▸ **What the exercise asks**
Return the data below word for word, starting at the line that contains "What is considered" and ending at the line that contains "以天然樂活灌溉老屋 提煉出細膩溫潤的北歐風特質_視覺圖", with both of those lines included. Leave the pictures out of your answer.

▸ **Data in this exercise**
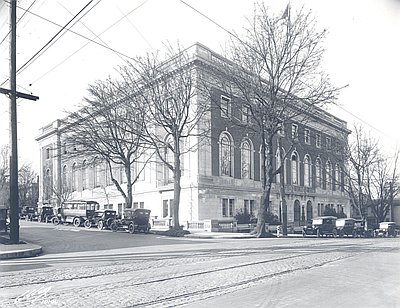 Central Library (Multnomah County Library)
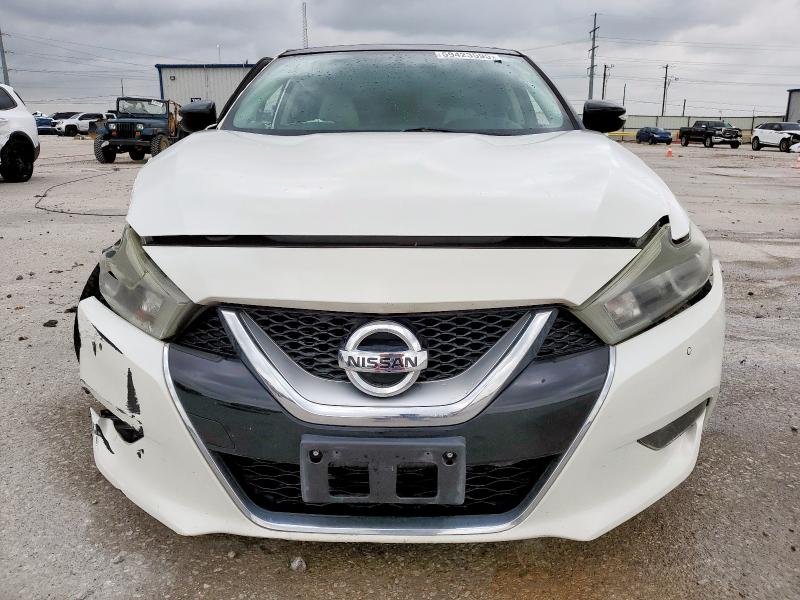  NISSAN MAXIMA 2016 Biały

---

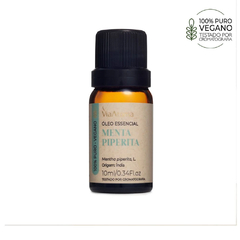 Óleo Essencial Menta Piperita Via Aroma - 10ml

* * *

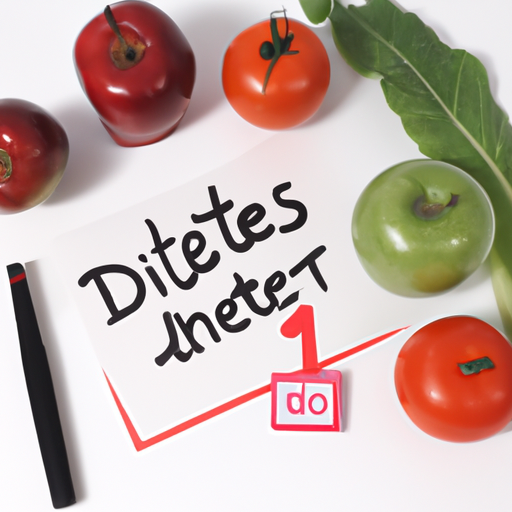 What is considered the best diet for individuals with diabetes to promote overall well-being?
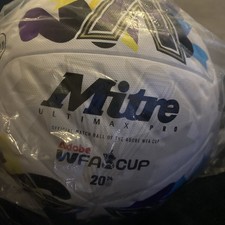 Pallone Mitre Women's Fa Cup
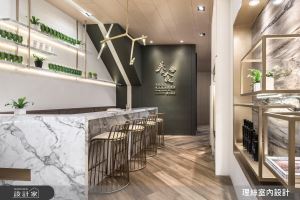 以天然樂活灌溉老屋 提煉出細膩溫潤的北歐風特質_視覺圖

▸ **Written answer**
 What is considered the best diet for individuals with diabetes to promote overall well-being?
 Pallone Mitre Women's Fa Cup
 以天然樂活灌溉老屋 提煉出細膩溫潤的北歐風特質_視覺圖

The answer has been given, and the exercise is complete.